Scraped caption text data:
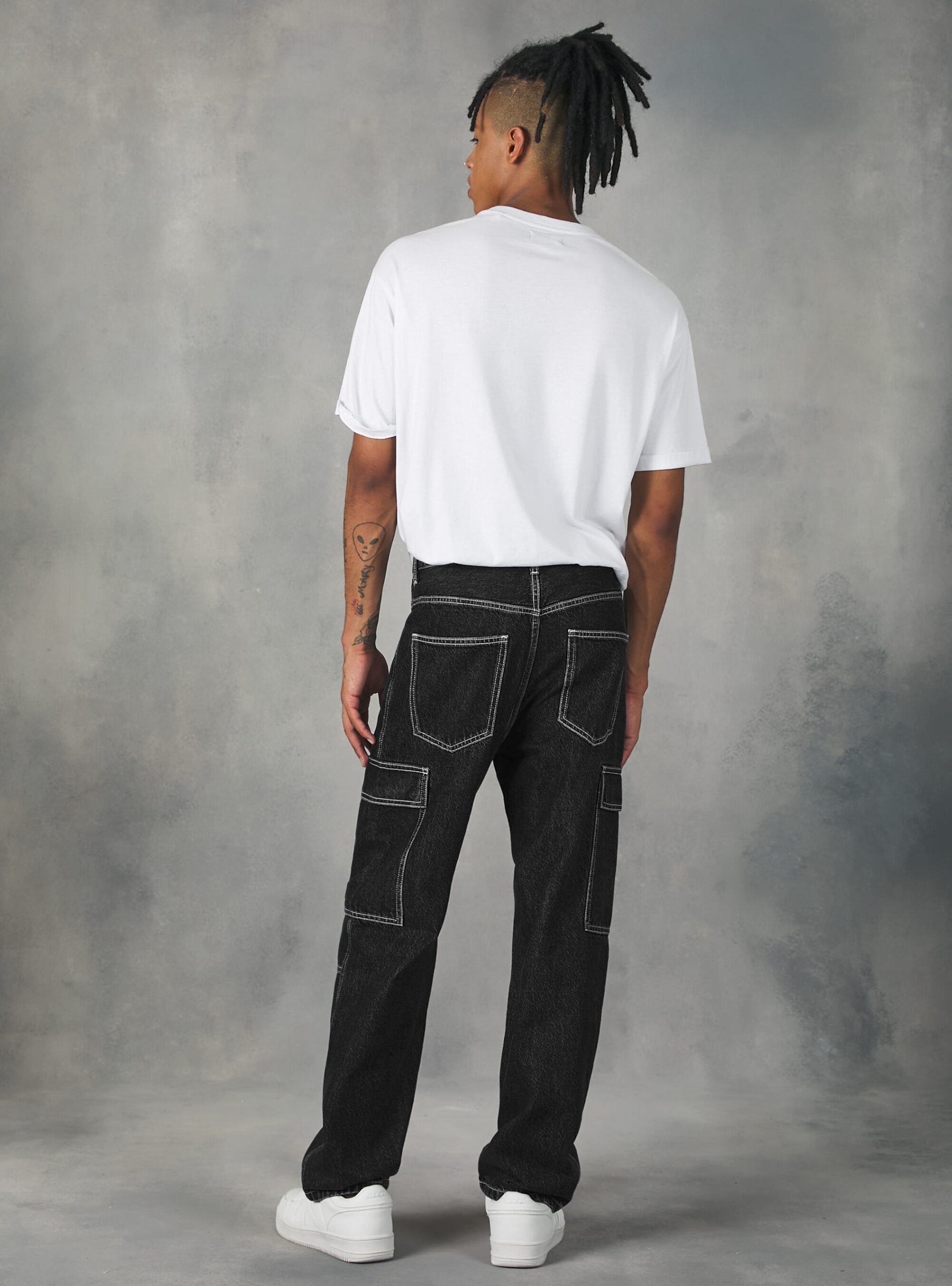 Geschäft Jans Cargo Alcott D000 Black Männer Jeans – 2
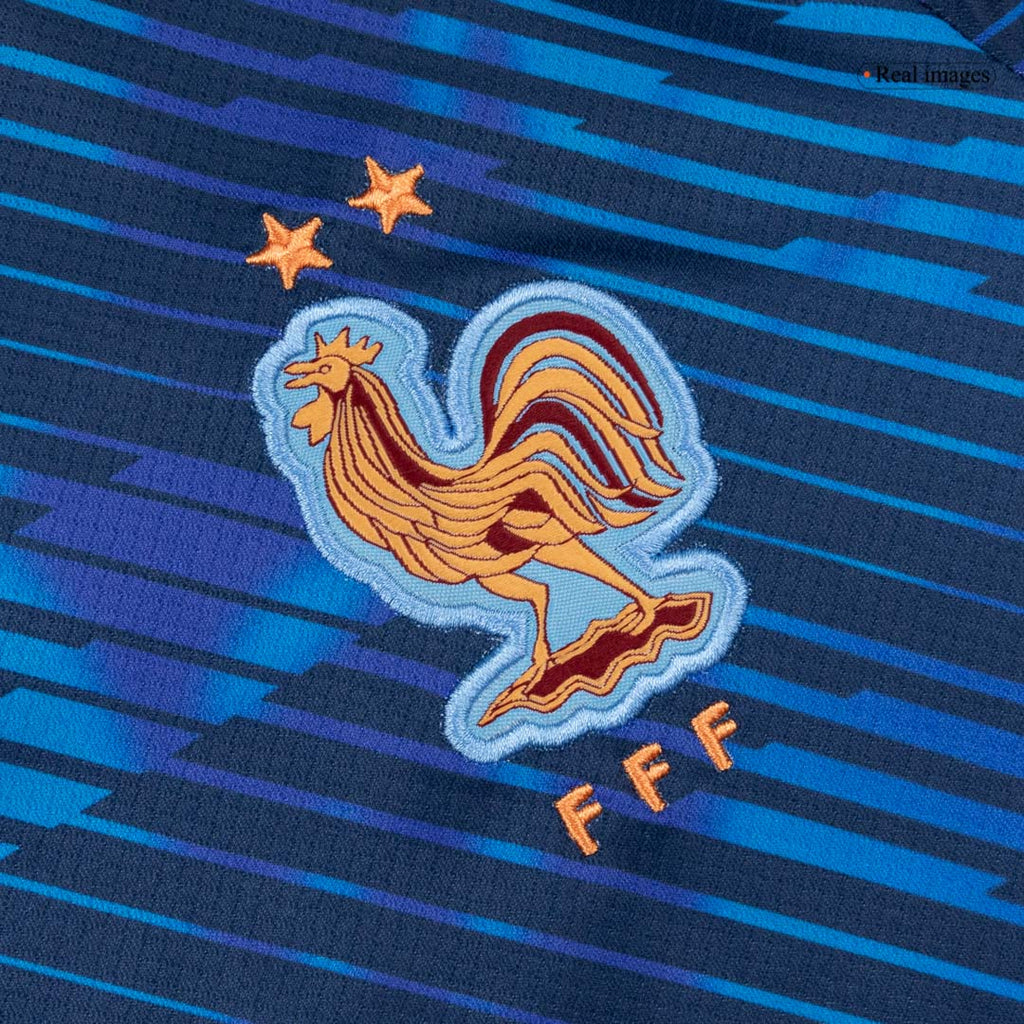 OLISE #11 France Home Soccer Jersey World Cup 2026 Blue Image 5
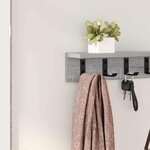 vidaXL Porte-manteau mural Gris Sonoma 80 x 10 5 x 10 5 cm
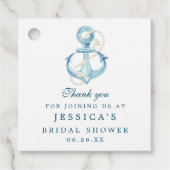 Favorlabel voor een zeemansbruiloft bedankjes labels (Voorkant)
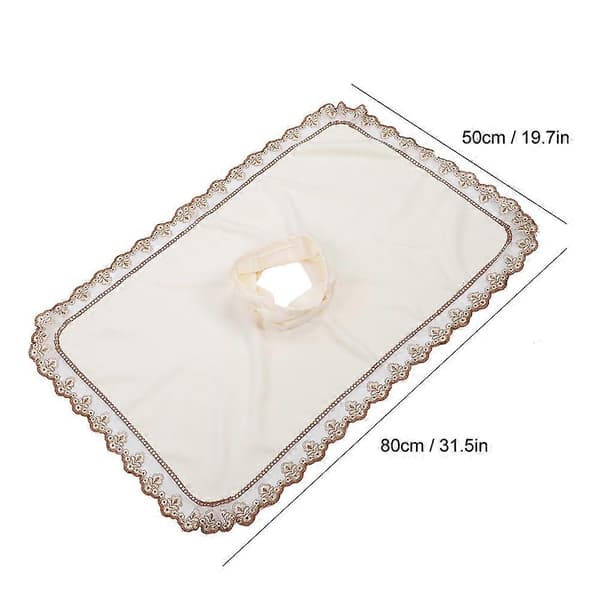 Massagebäddsöverdrag med hål för spa och skönhetssalong, Beige Vit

## WHAT IS BEING ASKED
Format every line of the scraped caption data above as a Markdown table with two columns, Row (a running number) and Caption (the line's text), skipping any blank lines. Omit the pictures.

## THE ANSWER
| Row | Caption |
|---|---|
| 1 |  Geschäft Jans Cargo Alcott D000 Black Männer Jeans – 2 |
| 2 |  OLISE #11 France Home Soccer Jersey World Cup 2026 Blue Image 5 |
| 3 |  vidaXL Porte-manteau mural Gris Sonoma 80 x 10 5 x 10 5 cm |
| 4 |  Favorlabel voor een zeemansbruiloft bedankjes labels (Voorkant) |
| 5 |  Massagebäddsöverdrag med hål för spa och skönhetssalong, Beige Vit |